112 Stufen, 18: Ehrlichkeit (Ringelnatz)

Reiner hat ein „Mitmachding“ initiiert. Es geht darum, jeden Tag einen Text zu einem Wort zu posten, das sich auf der Holsteiner Treppe in Wuppertal, verteilt auf 9 Absätze befindet. Es reizt mich, da mitzumachen, allerdings eher nicht mit eigenen Textproduktionen, sondern mit literarischen Assoziationen und Gedichten anderer. Ich bin gespannt, welche Texte, Gedichte, Geschichten jedes dieser Wörter in meiner Erinnerung aufleuchten lässt. All diese Erinnerungen an Gelesenes und im Gedächtnis Aufgehobenes sollen mir einen nachklingenden Teppich weben, den ich über die Stufen lege, um noch einmal hinaufzusteigen.

Gespeicherte Einträge
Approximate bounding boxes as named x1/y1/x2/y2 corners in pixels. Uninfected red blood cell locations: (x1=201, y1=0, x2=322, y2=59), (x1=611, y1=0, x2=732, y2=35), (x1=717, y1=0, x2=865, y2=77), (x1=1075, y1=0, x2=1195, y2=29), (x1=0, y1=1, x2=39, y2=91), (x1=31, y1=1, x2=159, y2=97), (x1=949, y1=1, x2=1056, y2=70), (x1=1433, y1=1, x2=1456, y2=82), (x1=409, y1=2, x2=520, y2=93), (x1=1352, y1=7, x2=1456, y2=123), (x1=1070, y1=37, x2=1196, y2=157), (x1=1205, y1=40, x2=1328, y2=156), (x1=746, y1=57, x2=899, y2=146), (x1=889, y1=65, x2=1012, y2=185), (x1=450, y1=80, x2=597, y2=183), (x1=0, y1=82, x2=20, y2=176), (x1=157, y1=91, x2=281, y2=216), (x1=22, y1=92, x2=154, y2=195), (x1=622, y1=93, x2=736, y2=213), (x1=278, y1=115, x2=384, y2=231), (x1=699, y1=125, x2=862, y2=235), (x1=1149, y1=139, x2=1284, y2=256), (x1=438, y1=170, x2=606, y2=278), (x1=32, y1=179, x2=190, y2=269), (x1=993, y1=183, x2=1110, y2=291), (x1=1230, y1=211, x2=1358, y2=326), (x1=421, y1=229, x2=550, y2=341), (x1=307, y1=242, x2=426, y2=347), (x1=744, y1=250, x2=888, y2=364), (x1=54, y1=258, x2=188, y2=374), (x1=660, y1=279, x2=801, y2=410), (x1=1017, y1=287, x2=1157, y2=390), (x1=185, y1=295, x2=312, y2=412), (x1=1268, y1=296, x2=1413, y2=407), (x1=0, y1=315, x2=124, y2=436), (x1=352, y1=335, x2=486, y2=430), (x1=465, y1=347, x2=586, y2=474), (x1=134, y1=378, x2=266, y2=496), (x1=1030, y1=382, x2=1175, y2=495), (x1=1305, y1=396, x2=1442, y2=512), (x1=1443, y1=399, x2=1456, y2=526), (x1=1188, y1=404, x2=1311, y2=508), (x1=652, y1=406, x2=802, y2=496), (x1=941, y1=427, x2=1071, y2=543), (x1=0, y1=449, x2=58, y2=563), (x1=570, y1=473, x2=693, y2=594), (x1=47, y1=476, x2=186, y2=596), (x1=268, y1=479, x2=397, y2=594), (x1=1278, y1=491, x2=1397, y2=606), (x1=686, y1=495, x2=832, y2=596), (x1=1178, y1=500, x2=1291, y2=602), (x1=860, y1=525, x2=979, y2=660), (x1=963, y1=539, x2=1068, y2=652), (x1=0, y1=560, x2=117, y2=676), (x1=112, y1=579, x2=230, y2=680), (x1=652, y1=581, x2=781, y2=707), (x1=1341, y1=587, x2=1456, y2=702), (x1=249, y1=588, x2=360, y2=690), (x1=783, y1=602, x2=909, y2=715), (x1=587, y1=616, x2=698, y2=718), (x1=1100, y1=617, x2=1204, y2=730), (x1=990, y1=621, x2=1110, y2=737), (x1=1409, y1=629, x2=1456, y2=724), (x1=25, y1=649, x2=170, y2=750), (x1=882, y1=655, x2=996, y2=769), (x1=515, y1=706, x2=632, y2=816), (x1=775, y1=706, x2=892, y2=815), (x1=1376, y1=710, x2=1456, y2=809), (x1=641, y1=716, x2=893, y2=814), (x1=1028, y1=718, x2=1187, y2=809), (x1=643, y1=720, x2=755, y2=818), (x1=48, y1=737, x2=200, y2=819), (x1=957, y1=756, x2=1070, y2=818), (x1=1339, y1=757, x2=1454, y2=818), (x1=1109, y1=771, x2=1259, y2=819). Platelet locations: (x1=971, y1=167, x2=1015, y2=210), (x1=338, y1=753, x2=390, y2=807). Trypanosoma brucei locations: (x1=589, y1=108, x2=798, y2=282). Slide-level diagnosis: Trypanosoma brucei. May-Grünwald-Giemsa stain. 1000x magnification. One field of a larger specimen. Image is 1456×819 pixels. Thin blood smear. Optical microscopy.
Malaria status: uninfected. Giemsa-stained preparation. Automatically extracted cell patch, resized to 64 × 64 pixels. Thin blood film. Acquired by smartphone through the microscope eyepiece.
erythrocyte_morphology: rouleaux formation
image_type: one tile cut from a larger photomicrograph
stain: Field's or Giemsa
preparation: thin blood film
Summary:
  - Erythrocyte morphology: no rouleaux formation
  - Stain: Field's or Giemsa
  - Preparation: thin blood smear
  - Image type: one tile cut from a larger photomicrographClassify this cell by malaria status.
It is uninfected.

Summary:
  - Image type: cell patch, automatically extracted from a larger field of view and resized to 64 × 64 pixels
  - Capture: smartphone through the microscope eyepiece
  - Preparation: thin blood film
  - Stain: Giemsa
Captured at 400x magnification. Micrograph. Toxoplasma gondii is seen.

= Was zu tun ist =
A: Bearbeite im Textblock den Abschnitt, der mit den Worten „112 Stufen, 18: Ehrlichkeit (Ringelnatz)“ beginnt und mit „noch einmal hinaufzusteigen.“ endet, indem du darin „Stufen“ durch „Treppenstufen“ ersetzt.
B: Prüfe, ob die folgenden Aussagen mit dem Textblock übereinstimmen, und beantworte jede mit Ja oder Nein sowie den entscheidenden Worten des Textblocks als wörtlichem Zitat: (i) Reiner hat das Mitmachding ins Leben gerufen. (ii) Die Wörter auf der Holsteiner Treppe verteilen sich auf zwölf Absätze. (iii) Geplant sind vor allem eigene Textproduktionen.

= Ergebnisse je Aufgabe =
A:
112 Treppenstufen, 18: Ehrlichkeit (Ringelnatz)

Reiner hat ein „Mitmachding“ initiiert. Es geht darum, jeden Tag einen Text zu einem Wort zu posten, das sich auf der Holsteiner Treppe in Wuppertal, verteilt auf 9 Absätze befindet. Es reizt mich, da mitzumachen, allerdings eher nicht mit eigenen Textproduktionen, sondern mit literarischen Assoziationen und Gedichten anderer. Ich bin gespannt, welche Texte, Gedichte, Geschichten jedes dieser Wörter in meiner Erinnerung aufleuchten lässt. All diese Erinnerungen an Gelesenes und im Gedächtnis Aufgehobenes sollen mir einen nachklingenden Teppich weben, den ich über die Treppenstufen lege, um noch einmal hinaufzusteigen.

B:
(i) Ja: „Reiner hat ein „Mitmachding“ initiiert.“
(ii) Nein: „verteilt auf 9 Absätze“
(iii) Nein: „allerdings eher nicht mit eigenen Textproduktionen, sondern mit literarischen Assoziationen und Gedichten anderer“